Spatial reasoning question data:
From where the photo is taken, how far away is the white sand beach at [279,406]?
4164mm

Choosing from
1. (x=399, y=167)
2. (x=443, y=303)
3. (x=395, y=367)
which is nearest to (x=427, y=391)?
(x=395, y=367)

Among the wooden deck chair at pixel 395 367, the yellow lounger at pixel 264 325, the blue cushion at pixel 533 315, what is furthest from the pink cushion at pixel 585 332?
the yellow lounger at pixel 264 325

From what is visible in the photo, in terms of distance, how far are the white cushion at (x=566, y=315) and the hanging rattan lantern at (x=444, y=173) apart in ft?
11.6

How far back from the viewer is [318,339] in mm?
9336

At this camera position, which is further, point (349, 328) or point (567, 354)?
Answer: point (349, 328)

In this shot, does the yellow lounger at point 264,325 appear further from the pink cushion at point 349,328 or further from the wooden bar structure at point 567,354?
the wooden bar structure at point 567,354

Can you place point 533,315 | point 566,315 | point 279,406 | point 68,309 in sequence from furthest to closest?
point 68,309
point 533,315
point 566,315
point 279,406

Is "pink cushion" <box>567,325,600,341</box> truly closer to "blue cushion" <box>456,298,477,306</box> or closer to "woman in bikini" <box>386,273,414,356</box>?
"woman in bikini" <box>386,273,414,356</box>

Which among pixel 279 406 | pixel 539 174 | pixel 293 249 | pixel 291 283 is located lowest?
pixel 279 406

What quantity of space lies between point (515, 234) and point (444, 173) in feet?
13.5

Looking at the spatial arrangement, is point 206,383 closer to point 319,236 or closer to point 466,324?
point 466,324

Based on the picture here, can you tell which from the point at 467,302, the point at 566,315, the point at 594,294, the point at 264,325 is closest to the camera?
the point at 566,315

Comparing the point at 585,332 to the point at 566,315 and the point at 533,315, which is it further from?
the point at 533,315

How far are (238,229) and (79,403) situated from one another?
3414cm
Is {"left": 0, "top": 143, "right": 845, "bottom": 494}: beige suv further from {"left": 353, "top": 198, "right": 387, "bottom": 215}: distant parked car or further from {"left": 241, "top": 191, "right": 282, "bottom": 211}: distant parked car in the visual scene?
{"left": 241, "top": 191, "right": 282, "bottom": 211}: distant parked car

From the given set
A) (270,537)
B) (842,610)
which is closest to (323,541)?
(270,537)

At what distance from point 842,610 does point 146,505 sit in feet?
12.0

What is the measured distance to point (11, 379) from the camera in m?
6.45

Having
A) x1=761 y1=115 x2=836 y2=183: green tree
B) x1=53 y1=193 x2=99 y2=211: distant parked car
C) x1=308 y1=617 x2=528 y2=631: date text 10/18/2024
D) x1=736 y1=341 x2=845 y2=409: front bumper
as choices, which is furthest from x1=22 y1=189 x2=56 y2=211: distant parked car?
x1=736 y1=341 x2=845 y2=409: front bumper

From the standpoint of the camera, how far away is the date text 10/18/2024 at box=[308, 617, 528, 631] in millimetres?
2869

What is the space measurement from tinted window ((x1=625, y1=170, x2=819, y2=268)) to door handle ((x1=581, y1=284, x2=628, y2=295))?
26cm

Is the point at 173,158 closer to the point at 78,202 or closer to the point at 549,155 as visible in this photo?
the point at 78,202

The request:
Reproduce without any change the lines from the one containing "Is the point" through the end of the rows above, with both ends included.

Exercise result:
Is the point at 173,158 closer to the point at 78,202 or closer to the point at 549,155 as visible in this photo?
the point at 78,202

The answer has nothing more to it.